In Florida, chances of a warm and relatively wet March were pegged at greater than 50 percent, according to the Climate Prediction Center.
Interestingly, Thursday’s run of the GFS model is predicting some cooler temperatures to start off the new month in Florida, with some lows in the 40s popping up around parts of the central peninsula the week of March 3.
RECORD REDUX: NOAA scientists continually point out that weather is different than climate. Weather incorporates day-to-day changes in temperature and precipitation, whereas climate is the slow evolution of average rain and temperature measurements over years or decades.
“Here’s one way to visualize it,” the agency says on its website on the topic. “Weather tells you what to wear each day. Climate tells you what types of clothes to have in your closet.”
“As global climate changes, weather patterns are changing as well. While it’s impossible to say whether a particular day’s weather was affected by climate change, it is possible to predict how patterns might change.”
So, is this month’s Florida heat wave an indication of climate change? Or is it just a part of routine fluctuations in the weather?

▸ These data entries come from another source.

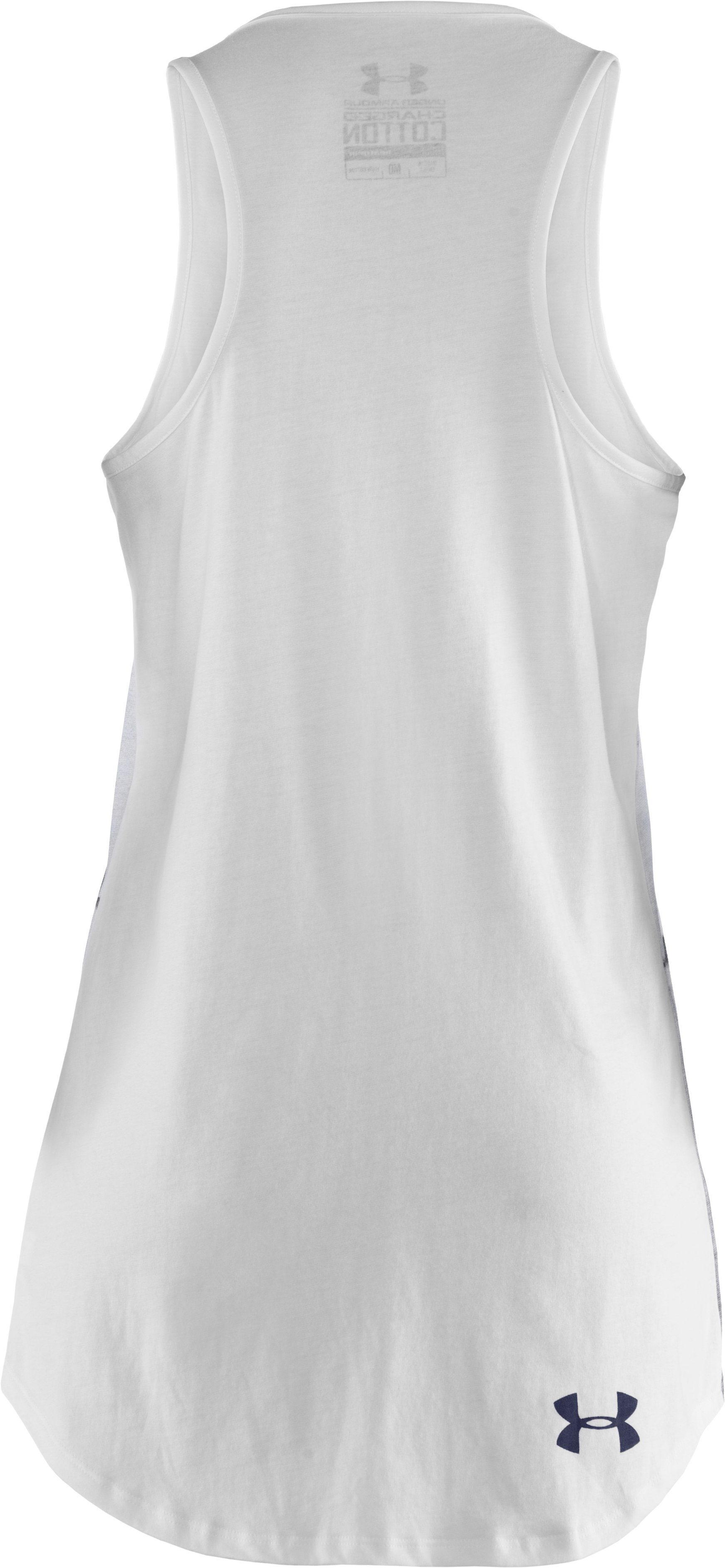 Women's UA Line Up Tank, White, undefined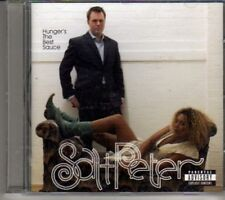 (DG953) Salt Peter, Hunger's the Best Sauce - 2007 CD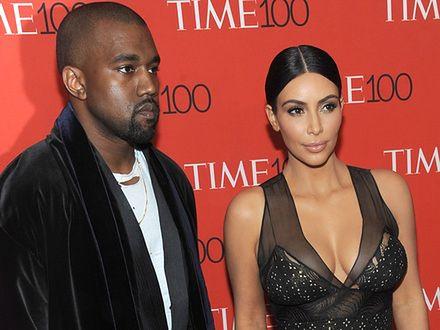Jak Kim Kardashian i Kanye West nazwą drugie dziecko?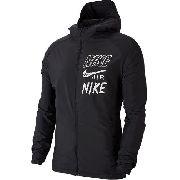 Jaqueta Nike Essential Hbr Masculina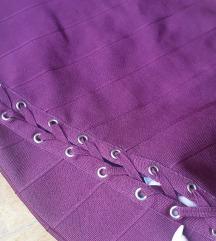 Čvrsta bandage haljinq
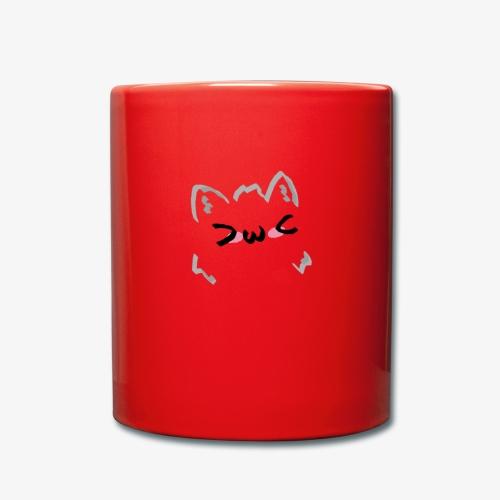 kawaii cat blush - Mug uni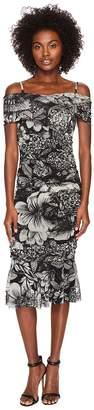 Fuzzi Short Sleeve Off Shoulder Dress In Botanic Women's Dress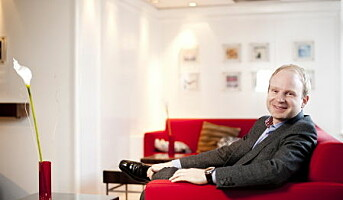 Ekman skal lede Nordic Hotels and Resorts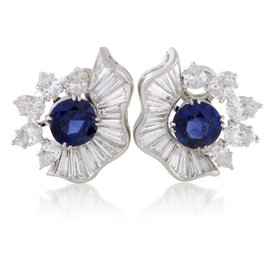 Platinum Diamond and Blue Sapphire Clip-on Earrings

We can leave it to the experts to hash out, but here’s an interesting note: Most of Wednesday’s record warm temperatures beat or matched records that were set exactly one year ago — on the same date in 2018.
Fort Lauderdale’s low temperature Wednesday was 76, which beat the previous record of 75 set on February 20, 2018.
West Palm Beach’s low of 76 beat the record of 75 set on the same date in 2018.
Key West tied a record warm low of 76, set on the same date in 2018.
Marathon’s low of 77 beat the record of 74 last set in 2018. It was also set in 1961, 1984, 1989, 1990, 1997 and 2014. The high of 86 in Marathon beat the old record of 85 set in 1992. This was the ninth warm temperature record set this month in Marathon.
Sanford scored a record high with 86 — a degree warmer than the record set on the same date in 2018.
In North Florida, Gainesville’s high of 86 beat the old record of 85 set in 2018.
Jacksonville set a record high dew point for the date — a very tropical 70 degrees. That broke the old dew point temperature of 69 set a year ago in 2018.
Orlando also tied a record warm minimum Wednesday with 69, but that tied a record set 58 years ago in 1961.
RAINFALL TO THE RESCUE: Moderate Drought conditions on Florida’s East Coast have been wiped away by moderate to heavy rainfall over the last couple of weeks. The U.S. Drought Monitor left Abnormally Dry conditions in place from Brevard County south to coastal South Florida, including Palm Beach, Broward and Miami-Dade.
But the Moderate Drought from Brevard south into Martin County was changed to Abnormally Dry in the latest analysis released Thursday.
“Coastal southern Florida’s small area of abnormal dryness (D0) and moderate drought (D1) received additional rain, resulting in some further trimming of coverage,” said Brad Rippey, who wrote Thursday’s analysis for the U.S. Department of Agriculture. “In fact, the elimination of Florida’s D1 leaves no drought east of the Mississippi River.
“Year-to-date rainfall through February 19 was above normal in Florida locations such as Vero Beach (5.06 inches, or 119% of normal) and Fort Pierce (4.89 inches, or 112%). Miami’s year-to-date rainfall, at 3.34 inches (106%), was also slightly above normal.”